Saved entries
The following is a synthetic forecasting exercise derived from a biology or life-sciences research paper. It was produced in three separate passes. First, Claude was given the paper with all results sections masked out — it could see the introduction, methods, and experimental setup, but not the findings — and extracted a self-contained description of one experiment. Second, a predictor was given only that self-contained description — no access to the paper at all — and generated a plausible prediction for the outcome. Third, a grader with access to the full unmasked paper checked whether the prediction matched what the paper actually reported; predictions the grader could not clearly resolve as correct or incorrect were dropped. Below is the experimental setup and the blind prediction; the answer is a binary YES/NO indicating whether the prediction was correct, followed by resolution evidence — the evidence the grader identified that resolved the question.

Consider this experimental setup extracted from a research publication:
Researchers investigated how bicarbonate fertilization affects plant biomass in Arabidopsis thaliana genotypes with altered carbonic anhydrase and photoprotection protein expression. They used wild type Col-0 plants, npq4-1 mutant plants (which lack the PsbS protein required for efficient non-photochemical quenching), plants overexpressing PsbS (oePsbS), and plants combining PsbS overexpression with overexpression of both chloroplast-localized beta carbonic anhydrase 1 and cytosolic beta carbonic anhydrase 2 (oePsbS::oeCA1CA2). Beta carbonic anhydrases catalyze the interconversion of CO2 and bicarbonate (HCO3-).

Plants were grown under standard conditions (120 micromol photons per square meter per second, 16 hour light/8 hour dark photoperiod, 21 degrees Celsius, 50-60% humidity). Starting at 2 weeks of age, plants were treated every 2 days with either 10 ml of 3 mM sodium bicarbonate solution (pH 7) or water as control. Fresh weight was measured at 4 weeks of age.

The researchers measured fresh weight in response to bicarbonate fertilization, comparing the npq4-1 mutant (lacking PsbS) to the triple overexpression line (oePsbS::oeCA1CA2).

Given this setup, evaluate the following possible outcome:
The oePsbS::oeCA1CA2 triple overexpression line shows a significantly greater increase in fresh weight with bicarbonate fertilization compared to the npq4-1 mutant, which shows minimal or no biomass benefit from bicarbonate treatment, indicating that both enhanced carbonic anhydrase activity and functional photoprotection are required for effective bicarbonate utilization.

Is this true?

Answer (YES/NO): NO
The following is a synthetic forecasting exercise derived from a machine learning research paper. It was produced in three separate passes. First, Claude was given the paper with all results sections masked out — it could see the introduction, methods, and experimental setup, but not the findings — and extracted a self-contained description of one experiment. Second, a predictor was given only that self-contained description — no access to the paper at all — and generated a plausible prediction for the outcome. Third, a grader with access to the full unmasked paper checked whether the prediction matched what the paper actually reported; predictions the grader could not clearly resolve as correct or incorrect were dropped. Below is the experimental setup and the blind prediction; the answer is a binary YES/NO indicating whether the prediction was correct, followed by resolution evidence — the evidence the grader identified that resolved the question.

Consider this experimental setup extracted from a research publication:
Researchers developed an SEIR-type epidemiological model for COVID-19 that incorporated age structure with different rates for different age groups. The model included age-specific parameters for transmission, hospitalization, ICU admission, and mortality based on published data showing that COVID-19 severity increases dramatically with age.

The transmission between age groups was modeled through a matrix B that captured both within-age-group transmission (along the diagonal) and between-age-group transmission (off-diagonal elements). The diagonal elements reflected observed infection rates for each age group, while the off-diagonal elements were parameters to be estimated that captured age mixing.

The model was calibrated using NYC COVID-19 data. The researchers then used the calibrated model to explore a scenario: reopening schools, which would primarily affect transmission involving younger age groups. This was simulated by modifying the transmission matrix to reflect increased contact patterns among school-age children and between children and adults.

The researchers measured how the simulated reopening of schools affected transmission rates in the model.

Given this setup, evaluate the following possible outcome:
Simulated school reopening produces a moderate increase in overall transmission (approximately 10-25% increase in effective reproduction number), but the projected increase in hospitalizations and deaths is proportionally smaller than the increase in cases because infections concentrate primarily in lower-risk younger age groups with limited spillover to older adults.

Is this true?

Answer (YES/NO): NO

Task goal:
Beginning at the top of the records above, transcribe each line exactly up to and including the line that holds "Researchers investigated how".

Exercise response:
The following is a synthetic forecasting exercise derived from a biology or life-sciences research paper. It was produced in three separate passes. First, Claude was given the paper with all results sections masked out — it could see the introduction, methods, and experimental setup, but not the findings — and extracted a self-contained description of one experiment. Second, a predictor was given only that self-contained description — no access to the paper at all — and generated a plausible prediction for the outcome. Third, a grader with access to the full unmasked paper checked whether the prediction matched what the paper actually reported; predictions the grader could not clearly resolve as correct or incorrect were dropped. Below is the experimental setup and the blind prediction; the answer is a binary YES/NO indicating whether the prediction was correct, followed by resolution evidence — the evidence the grader identified that resolved the question.

Consider this experimental setup extracted from a research publication:
Researchers investigated how bicarbonate fertilization affects plant biomass in Arabidopsis thaliana genotypes with altered carbonic anhydrase and photoprotection protein expression. They used wild type Col-0 plants, npq4-1 mutant plants (which lack the PsbS protein required for efficient non-photochemical quenching), plants overexpressing PsbS (oePsbS), and plants combining PsbS overexpression with overexpression of both chloroplast-localized beta carbonic anhydrase 1 and cytosolic beta carbonic anhydrase 2 (oePsbS::oeCA1CA2). Beta carbonic anhydrases catalyze the interconversion of CO2 and bicarbonate (HCO3-).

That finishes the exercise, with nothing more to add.